For increasingly intelligent bots, CMU created various kinds of tests, namely Gimpy, Bongo, Pix, Sounds and Byan.
Gimpy
They state gimpy as their most reliable system. Furthermore "It was originally built for (and in collaboration with) Yahoo! to keep bots out of their chat rooms, to prevent scripts from obtaining an excessive number of their e-mail addresses, and to prevent computer programs from publishing classified ads."
It chooses a certain number of words from a dictionary, as our Web service and application at the end of this article does, and displays them corrupted and distorted in an image. It challenges users to type the text in the image, which humans can do and a bot can't.
Pictures below demonstrate CAPTCHAs generated by gimpy.
Figure 1.4: Images generated by Gimpy. (Courtesy CMU)
Figure 1.5: A multiple word test by Gimpy. (Courtesy CMU)
Bongo
Bongo is a program that asks the user to solve a visual pattern recognition problem like the one below.
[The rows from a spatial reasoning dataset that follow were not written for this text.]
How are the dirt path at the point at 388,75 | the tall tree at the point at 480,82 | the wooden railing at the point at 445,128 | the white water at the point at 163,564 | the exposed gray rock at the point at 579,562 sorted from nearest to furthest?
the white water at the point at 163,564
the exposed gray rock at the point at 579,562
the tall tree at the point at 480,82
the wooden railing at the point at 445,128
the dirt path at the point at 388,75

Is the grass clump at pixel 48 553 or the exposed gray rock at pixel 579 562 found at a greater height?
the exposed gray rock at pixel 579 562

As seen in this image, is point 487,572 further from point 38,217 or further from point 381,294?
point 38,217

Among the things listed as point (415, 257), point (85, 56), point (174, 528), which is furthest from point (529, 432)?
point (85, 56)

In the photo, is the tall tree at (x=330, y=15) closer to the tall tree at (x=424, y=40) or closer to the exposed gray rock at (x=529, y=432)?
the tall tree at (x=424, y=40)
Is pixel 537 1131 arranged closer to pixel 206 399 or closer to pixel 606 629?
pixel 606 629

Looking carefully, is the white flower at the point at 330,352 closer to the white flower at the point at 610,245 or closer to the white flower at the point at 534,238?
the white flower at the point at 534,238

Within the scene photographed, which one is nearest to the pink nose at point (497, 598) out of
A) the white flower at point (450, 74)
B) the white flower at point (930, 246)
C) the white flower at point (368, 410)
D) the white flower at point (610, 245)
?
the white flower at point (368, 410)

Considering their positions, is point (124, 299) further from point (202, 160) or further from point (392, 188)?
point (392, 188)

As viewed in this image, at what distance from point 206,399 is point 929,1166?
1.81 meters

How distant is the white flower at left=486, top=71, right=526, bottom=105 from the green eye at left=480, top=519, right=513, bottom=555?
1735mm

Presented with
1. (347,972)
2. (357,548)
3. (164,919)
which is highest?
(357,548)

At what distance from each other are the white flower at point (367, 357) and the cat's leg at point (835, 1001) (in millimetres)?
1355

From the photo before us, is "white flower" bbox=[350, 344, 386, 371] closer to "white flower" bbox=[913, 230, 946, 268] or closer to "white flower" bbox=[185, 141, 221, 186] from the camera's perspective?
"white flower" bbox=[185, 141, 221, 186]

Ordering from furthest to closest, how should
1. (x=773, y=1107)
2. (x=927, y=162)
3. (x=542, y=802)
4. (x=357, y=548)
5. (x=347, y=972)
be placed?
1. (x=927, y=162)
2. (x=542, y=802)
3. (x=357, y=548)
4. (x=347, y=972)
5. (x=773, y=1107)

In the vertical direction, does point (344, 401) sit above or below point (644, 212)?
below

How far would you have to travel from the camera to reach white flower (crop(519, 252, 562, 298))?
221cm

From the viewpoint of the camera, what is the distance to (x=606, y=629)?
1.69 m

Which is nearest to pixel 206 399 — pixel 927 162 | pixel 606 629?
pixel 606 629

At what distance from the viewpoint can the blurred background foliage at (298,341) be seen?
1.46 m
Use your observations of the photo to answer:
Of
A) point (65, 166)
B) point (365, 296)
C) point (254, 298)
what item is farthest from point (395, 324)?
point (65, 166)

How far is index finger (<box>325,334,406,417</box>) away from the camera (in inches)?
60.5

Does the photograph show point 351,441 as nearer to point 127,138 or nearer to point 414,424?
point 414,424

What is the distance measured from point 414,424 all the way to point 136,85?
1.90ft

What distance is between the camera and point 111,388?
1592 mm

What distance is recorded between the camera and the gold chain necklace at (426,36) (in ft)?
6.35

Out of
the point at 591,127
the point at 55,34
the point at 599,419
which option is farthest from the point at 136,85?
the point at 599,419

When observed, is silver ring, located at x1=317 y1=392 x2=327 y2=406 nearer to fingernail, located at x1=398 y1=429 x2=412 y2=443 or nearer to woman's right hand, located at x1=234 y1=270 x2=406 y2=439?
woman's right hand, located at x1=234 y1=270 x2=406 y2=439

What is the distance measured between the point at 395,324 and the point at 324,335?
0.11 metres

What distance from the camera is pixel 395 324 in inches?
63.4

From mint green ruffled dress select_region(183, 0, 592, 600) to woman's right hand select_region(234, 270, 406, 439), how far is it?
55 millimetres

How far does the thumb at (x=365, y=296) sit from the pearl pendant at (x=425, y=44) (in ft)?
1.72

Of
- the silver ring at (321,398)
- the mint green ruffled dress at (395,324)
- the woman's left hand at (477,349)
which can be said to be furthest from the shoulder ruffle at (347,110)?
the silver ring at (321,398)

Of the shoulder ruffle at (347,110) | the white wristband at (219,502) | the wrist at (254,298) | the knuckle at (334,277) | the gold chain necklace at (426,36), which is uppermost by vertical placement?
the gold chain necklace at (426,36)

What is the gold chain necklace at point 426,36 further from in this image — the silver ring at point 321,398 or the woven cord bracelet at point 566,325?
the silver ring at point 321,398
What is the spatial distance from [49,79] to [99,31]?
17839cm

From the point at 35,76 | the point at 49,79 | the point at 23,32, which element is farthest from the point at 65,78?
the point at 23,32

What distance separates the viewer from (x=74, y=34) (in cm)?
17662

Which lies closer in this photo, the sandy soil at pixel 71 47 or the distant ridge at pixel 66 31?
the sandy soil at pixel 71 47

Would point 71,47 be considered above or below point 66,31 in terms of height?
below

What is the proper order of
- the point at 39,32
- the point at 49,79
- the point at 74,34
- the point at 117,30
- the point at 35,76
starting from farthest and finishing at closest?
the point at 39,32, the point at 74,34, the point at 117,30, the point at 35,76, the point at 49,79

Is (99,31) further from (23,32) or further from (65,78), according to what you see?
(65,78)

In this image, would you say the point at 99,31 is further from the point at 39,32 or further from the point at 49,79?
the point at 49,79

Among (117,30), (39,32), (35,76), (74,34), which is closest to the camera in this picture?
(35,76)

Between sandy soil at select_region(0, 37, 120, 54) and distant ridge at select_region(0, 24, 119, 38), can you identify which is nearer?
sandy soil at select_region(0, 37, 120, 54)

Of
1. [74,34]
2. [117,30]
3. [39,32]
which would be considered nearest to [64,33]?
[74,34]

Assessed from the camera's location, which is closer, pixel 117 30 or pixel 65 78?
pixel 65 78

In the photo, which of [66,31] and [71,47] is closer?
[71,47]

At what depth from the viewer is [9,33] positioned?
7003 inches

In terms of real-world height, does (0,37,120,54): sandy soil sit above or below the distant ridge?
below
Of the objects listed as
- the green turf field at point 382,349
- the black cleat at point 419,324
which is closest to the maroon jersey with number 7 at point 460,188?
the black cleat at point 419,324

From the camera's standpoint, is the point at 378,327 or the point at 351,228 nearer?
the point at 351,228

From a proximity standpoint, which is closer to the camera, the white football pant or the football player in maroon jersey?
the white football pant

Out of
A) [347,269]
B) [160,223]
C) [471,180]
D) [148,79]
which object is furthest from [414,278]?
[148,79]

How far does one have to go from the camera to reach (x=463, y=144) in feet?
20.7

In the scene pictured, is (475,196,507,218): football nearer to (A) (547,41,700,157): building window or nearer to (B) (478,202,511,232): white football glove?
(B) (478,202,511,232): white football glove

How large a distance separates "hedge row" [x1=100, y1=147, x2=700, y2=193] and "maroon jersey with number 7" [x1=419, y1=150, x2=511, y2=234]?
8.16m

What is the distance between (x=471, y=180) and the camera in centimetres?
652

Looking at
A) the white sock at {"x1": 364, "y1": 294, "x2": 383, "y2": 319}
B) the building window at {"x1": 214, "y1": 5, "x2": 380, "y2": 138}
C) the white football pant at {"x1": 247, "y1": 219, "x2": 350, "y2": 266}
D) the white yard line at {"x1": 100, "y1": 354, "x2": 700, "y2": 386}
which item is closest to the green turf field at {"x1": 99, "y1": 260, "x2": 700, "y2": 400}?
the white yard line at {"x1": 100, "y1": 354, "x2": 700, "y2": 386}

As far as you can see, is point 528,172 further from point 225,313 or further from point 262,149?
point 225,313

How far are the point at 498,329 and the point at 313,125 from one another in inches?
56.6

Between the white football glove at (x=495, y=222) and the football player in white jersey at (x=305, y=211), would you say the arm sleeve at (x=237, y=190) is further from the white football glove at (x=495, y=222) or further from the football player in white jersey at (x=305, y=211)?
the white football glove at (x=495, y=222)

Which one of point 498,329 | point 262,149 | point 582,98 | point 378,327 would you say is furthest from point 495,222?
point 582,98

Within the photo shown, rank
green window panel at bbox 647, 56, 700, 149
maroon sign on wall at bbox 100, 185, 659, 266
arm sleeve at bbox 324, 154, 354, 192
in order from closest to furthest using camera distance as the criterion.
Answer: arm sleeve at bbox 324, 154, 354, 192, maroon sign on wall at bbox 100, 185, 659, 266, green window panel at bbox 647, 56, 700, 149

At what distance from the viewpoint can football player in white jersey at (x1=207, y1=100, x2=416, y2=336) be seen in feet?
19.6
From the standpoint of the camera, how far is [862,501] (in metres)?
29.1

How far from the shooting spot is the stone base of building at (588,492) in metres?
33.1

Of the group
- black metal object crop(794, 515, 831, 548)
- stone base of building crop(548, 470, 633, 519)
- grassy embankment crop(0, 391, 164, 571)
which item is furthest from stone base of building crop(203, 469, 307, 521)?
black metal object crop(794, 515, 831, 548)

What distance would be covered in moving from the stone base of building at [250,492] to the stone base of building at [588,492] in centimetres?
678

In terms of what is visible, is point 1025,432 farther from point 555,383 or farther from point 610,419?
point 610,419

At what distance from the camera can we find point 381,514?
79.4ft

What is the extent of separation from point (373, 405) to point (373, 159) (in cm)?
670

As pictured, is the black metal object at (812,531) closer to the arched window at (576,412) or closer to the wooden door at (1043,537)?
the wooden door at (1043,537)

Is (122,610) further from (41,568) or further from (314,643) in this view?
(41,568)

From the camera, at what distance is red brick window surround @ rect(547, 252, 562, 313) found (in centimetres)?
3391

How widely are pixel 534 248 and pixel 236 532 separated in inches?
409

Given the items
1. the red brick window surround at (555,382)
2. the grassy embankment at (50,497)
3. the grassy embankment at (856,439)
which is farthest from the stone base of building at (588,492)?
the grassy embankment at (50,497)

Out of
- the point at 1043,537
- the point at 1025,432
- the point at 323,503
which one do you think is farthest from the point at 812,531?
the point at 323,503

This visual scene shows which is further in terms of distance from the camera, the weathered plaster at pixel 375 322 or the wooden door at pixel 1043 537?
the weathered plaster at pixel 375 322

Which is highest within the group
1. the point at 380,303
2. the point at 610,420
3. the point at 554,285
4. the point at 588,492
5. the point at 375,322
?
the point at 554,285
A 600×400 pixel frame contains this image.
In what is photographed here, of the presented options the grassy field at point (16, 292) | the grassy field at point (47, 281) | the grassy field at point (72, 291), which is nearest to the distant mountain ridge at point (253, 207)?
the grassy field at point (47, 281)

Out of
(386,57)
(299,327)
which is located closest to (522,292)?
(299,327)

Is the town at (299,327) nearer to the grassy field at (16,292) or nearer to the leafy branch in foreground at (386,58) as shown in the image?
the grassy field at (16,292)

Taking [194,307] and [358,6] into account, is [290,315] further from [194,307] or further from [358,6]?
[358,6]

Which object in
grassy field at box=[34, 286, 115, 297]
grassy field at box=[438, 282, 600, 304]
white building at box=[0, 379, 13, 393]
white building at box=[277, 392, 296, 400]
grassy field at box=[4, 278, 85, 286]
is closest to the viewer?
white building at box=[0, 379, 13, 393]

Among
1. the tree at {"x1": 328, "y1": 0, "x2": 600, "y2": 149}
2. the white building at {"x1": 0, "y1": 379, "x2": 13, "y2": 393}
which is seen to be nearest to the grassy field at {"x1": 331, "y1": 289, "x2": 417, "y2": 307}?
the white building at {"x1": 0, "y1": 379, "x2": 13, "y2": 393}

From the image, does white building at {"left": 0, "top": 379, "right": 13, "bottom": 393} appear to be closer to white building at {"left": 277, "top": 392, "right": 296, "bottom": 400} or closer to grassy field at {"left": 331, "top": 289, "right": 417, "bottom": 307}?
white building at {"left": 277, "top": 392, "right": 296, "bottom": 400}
Further details can be obtained from CMU CAPTCHA homepage.
Pix
This program selects random images with certain objects in common and asks users what is common among them. This novel and intelligent approach, I believe, will keep the bots baffled for quite some time.
Figure below demonstrates how pix works.
Figure 1.6: A picture recognition test by Pix. (Courtesy CMU)
Sounds
As its name suggests, this is an audio based version of gimpy. It randomly selects a word or numbers and generates a sound clip with quality degradation. To overcome an application like this, bots would have to be equipped with not only OCR but voice recognition as well.